• _Objective_:
Reproduce nothing but the closing run of lines: the line with "How far from (x=159, y=42)" and each line that follows it to the end of the data.

• _Material for this exercise_:

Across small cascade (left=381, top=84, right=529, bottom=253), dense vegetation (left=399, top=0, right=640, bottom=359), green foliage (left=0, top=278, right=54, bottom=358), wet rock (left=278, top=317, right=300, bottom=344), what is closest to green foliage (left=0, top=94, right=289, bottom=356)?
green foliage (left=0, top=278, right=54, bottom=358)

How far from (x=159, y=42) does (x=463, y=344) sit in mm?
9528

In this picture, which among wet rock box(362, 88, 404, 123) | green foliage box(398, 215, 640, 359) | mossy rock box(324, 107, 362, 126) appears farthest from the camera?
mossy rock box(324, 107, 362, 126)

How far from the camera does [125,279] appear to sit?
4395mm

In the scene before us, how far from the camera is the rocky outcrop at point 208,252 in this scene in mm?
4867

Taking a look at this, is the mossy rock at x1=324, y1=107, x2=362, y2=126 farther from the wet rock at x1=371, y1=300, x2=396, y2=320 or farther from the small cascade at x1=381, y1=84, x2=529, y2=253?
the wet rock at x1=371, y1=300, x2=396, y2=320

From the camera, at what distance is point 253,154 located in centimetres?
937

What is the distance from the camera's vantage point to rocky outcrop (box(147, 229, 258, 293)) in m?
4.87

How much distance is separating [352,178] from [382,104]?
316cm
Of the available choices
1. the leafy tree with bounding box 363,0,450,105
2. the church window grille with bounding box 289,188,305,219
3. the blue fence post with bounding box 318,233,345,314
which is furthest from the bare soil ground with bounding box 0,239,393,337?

• _Task output_:
How far from (x=159, y=42) does (x=463, y=344) sit in mm?
9528

In this picture, which among wet rock box(362, 88, 404, 123) | green foliage box(398, 215, 640, 359) | mossy rock box(324, 107, 362, 126) appears farthest from the camera?
mossy rock box(324, 107, 362, 126)

How far from the camera does [125,279] appear to sit?
4395mm

In the scene before us, how far from the camera is the rocky outcrop at point 208,252 in this scene in mm?
4867

Taking a look at this, is the mossy rock at x1=324, y1=107, x2=362, y2=126 farther from the wet rock at x1=371, y1=300, x2=396, y2=320 or farther from the small cascade at x1=381, y1=84, x2=529, y2=253?
the wet rock at x1=371, y1=300, x2=396, y2=320

From the camera, at what distance is point 253,154 located in centimetres?
937

What is the distance from the camera's vantage point to rocky outcrop (box(147, 229, 258, 293)) in m?
4.87

How much distance is separating [352,178] from [382,104]?
316cm
Of the available choices
1. the leafy tree with bounding box 363,0,450,105
2. the church window grille with bounding box 289,188,305,219
3. the blue fence post with bounding box 318,233,345,314
which is furthest from the bare soil ground with bounding box 0,239,393,337?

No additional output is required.